En la planta baja vivía la familia Quiroga, oriundos de la provincia
de La Rioja, dónde tenían un depósito de tabacos que comercializaban
al por mayor y menor.
El
Servicio de Paz y Justicia (SERPAJ) compra la vieja casona construida
en el año 1975, a la familia Quiroga, en el año 1979, para instalar
la sede de la Fundación Latinoamericana y se transforma en La Casa de
la Paz. Centro de formación y resistencia contra la dictadura militar
y lugar de encuentro de los organismos de derechos humanos en defensa
de la vida, como de muchas otras organizaciones culturales y populares
solidarias que compartieron la resistencia en la construcción de nuevos
espacios de participación social, cultural y política, como de organizaciones
religiosas y ecuménicas.
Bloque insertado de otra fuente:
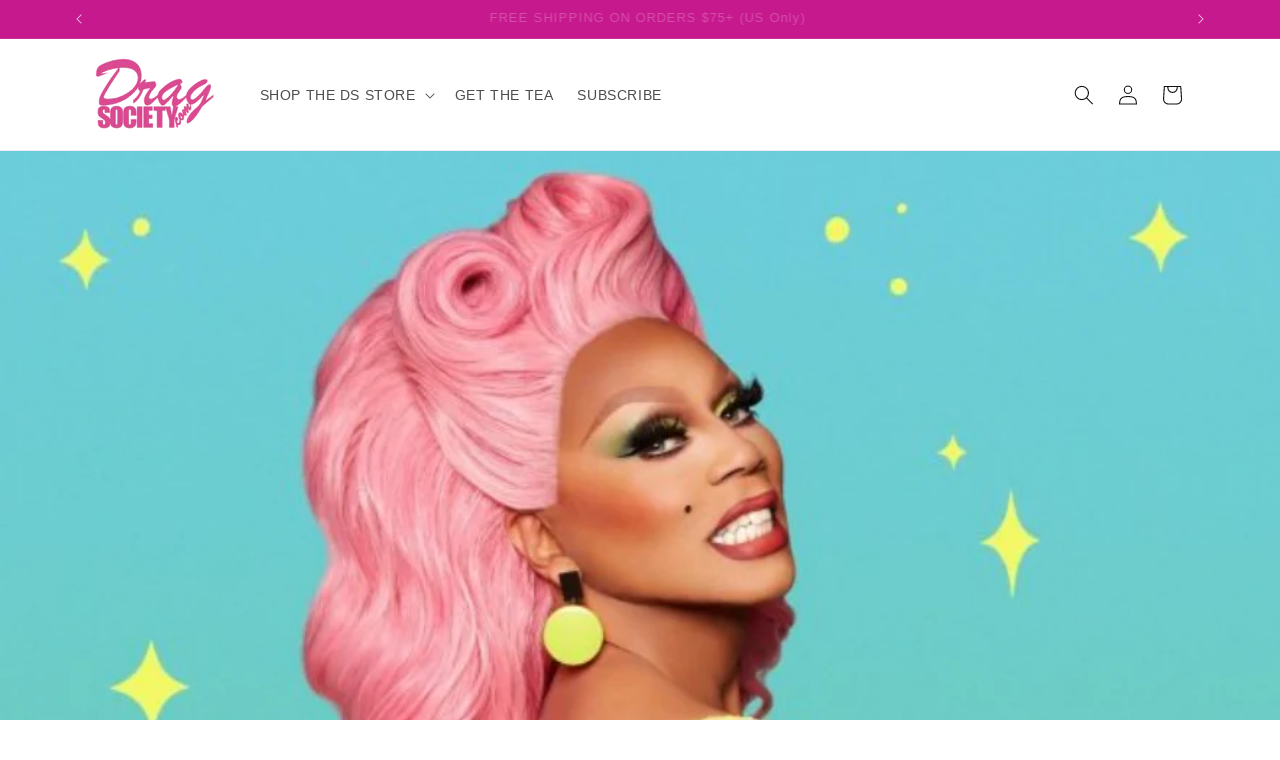

--- FILE ---
content_type: application/x-javascript; charset=utf-8
request_url: https://bundler.nice-team.net/app/shop/status/dragsociety.myshopify.com.js?1769243595
body_size: -180
content:
var bundler_settings_updated='1690409069';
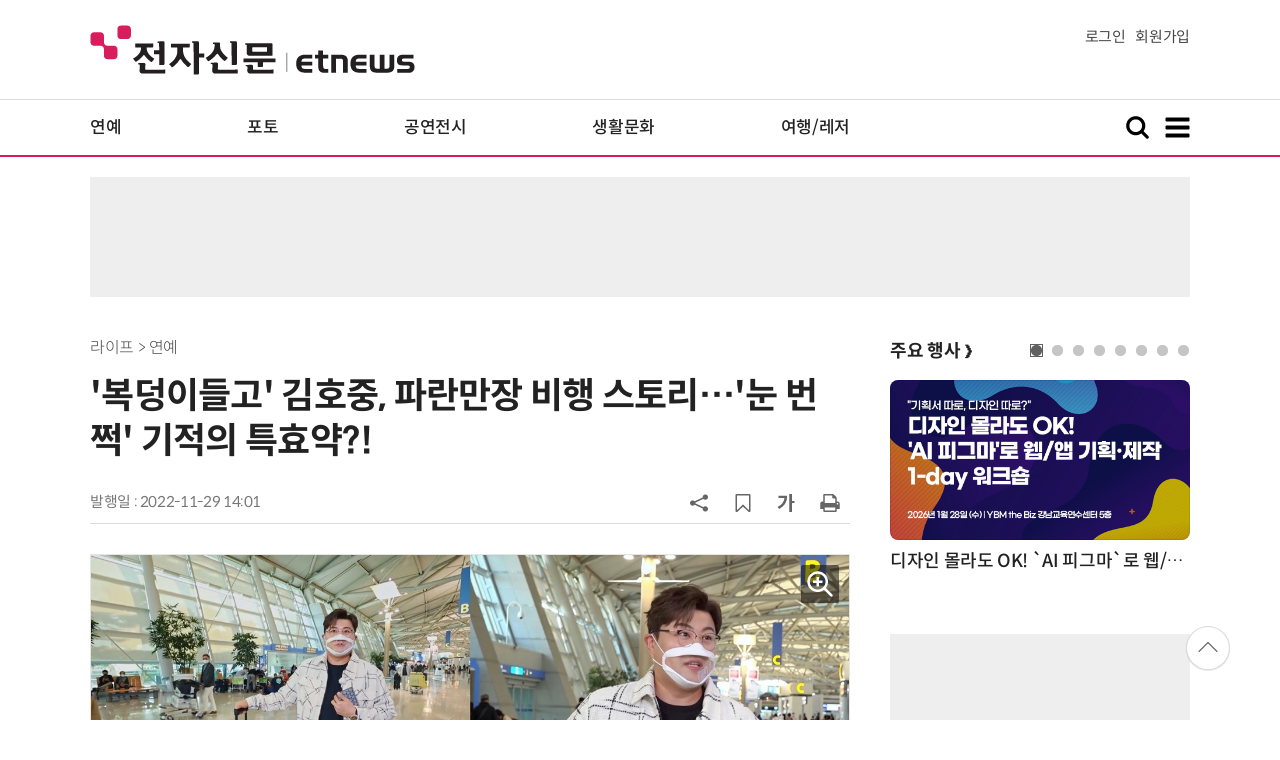

--- FILE ---
content_type: text/html; charset=utf-8
request_url: https://www.google.com/recaptcha/api2/aframe
body_size: 270
content:
<!DOCTYPE HTML><html><head><meta http-equiv="content-type" content="text/html; charset=UTF-8"></head><body><script nonce="xcmY7U-j7pPUkVFZZzkfBA">/** Anti-fraud and anti-abuse applications only. See google.com/recaptcha */ try{var clients={'sodar':'https://pagead2.googlesyndication.com/pagead/sodar?'};window.addEventListener("message",function(a){try{if(a.source===window.parent){var b=JSON.parse(a.data);var c=clients[b['id']];if(c){var d=document.createElement('img');d.src=c+b['params']+'&rc='+(localStorage.getItem("rc::a")?sessionStorage.getItem("rc::b"):"");window.document.body.appendChild(d);sessionStorage.setItem("rc::e",parseInt(sessionStorage.getItem("rc::e")||0)+1);localStorage.setItem("rc::h",'1769434482689');}}}catch(b){}});window.parent.postMessage("_grecaptcha_ready", "*");}catch(b){}</script></body></html>

--- FILE ---
content_type: application/x-javascript
request_url: https://yellow.contentsfeed.com/RealMedia/ads/adstream_jx.ads/etnews.com/detail@x60
body_size: 535
content:
document.write ('<a href="http://yellow.contentsfeed.com/RealMedia/ads/click_lx.ads/etnews.com/detail/L17/2121066622/x60/etnews/conf_aifigma_260128/conf_aifigma_260128_detail_byline_up.html/41773549616d6c33625730414446314a" target="_blank">디자인 몰라도 OK! ');
document.write ("'");
document.write ('AI 피그마');
document.write ("'");
document.write ('로 웹/앱 기획·제작 1-day 워크숍 1월 28일 개최</a>');


--- FILE ---
content_type: application/x-javascript
request_url: https://yellow.contentsfeed.com/RealMedia/ads/adstream_jx.ads/etnews.com/detail@x61
body_size: 502
content:
document.write ('<a href="http://yellow.contentsfeed.com/RealMedia/ads/click_lx.ads/etnews.com/detail/L17/1342587763/x61/etnews/conf_aicc_260324/conf_aicc_260324_detail_byline_down.html/41773549616d6c336257304142587531" target="_blank">"차세대 AICC와 CX 고도화 전략! 사람 중심의 AGENTIC AI, 고객 가치와 경험 혁신으로" 양재 엘타워 (3/24)\n');
document.write ('</a>');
Cuando el Coordinador General para América
Latina del Servicio de Paz y Justicia, Adolfo Pérez Esquivel recibe
el Premio Nobel de la Paz en el año 1980, la Casa de la Paz es el centro
de actividades donde se realizan jornadas de ayuno y oración y las grandes
movilizaciones contra la dictadura militar, como centro de publicaciones
y resistencia frente a la represión como de los reclamos para la democratización
del país y la plena vigencia de los derechos humanos.
Diversas
organizaciones sociales, culturales, sindicales y políticas, como de
personalidades internacionales llegaban a la casa para acompañar con
su solidaridad la lucha en defensa de los derechos humanos y por el
retorno a la democracia, entre ellas podemos señalar algunas significativas.
La
cantante norteamericana Joan Baez, quien junto a Bob Dylan, desarrollaron
grandes campañas oponiéndose a la guerra de Vietnam; el "Nano" Joan
Manuel Serrat, el embajador itinerante de Francia Antoine Blanca; Daniel
Viglieti cantor Uruguayo; Piero; Mercedes Sosa; las Madres y Abuelas
de Plaza de Mayo, como los compañeros de derechos humanos; Eduardo Pimentel
de la Asamblea Permanente por los Derechos Humanos (APDH), la Doctora
Alicia Moreau de Justo, los Obispos Jorge Novak, Jaime de Nevares, el
Fraile Capuchino Antonio Puigjané, quien compartió los ayunos y oración,
los Obispos de la Iglesia Metodista Argentina, Carlos Gatinoni, Federico
Paguro, Aldo Etchegoyen, entre muchos otros significativos nombres que
acercaban su solidaridad, tanto del país como del exterior. No faltaron
problemas e intentos de persecución bajo la dictadura militar y ataques
a la Casa de la Paz, como la colocación de bombas durante la visita
de la cantante Joan Baez. Asaltos y otras yerbas, que tratamos de superar
durante la lucha y con cierto humor en la resistencia y mucha esperanza
en la capacidad de organización social del pueblo. Con el advenimiento
de la democracia en el año 1983, todos pensábamos que muchas cosas debían
cambiar y se trabajó para la recuperación de las instituciones del Estado,
del Poder Judicial; el derecho de verdad y justicia, como reclamar juicio
y castigo a los responsables del genocidio contra el pueblo argentino.
La Casa de la Paz fue lugar de encuentros, debates y movilizaciones
sociales, marchas, piquetes, ayunos, para la recuperación de las personas
y del pueblo. Hoy la Casa de la Paz es sede de la Federación Agrupamiento
de Organizaciones No Gubernamentales (F.A.D.O). a quien la Fundación
Servicio Paz y Justicia cedió en comodato solidariamente para las actividades
en bien de la infancia y como centro de las organizaciones que la integran.
La
vieja casona fue reciclada gracias al programa PROAMBA que la Unión
Europea y las organizaciones que forma F.A.D.O. desarrollaron durante
cuatro años, conjuntamente con el Gobierno Nacional, a través de la
Cancillería, el Ministerio de Desarrollo Social y el Gobierno de la
Provincia de Buenos Aires.
La
casa está destinada a diversas actividades, como encuentros, formación,
lugares de exposición de los productos de las diversas organizaciones
que trabajan con la infancia y un café-restaurante y funcionamiento
de la administración.
F.A.D.O. está constituida por alrededor de 60 organizaciones dedicadas
a la atención y formación de la infancia en riesgo social, contribuyendo
solidariamente con diversos programas en Buenos Aires y el Gran Buenos
Aires. Es un espacio abierto a la comunidad.